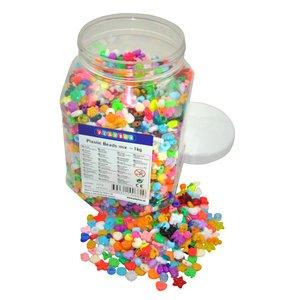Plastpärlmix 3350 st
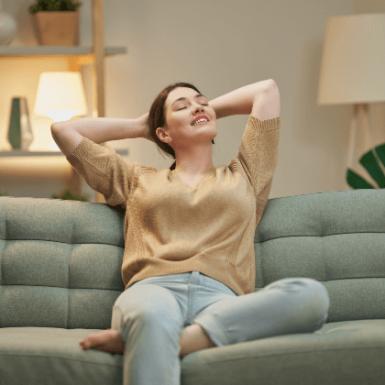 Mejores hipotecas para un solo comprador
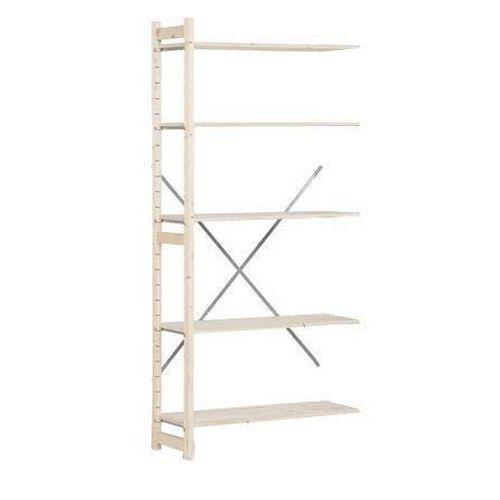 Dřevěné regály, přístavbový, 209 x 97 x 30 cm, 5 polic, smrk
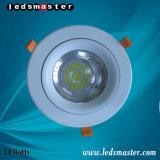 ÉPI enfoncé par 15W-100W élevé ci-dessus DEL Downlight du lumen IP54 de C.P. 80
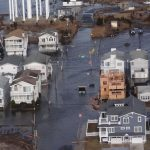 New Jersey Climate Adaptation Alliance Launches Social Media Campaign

==

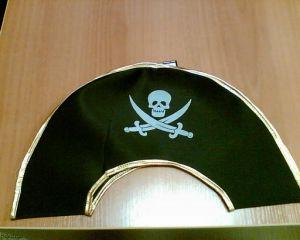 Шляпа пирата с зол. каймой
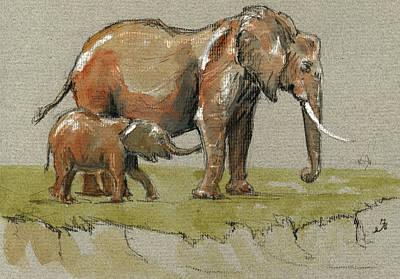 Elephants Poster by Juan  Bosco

### Activity
Leave the pictures out, and transcribe exactly the lines above starting at the one that contains "Mejores hipotecas para un solo comprador" and ending at the one that contains "New Jersey Climate".

### Written answer
 Mejores hipotecas para un solo comprador
 Dřevěné regály, přístavbový, 209 x 97 x 30 cm, 5 polic, smrk
 ÉPI enfoncé par 15W-100W élevé ci-dessus DEL Downlight du lumen IP54 de C.P. 80
 New Jersey Climate Adaptation Alliance Launches Social Media Campaign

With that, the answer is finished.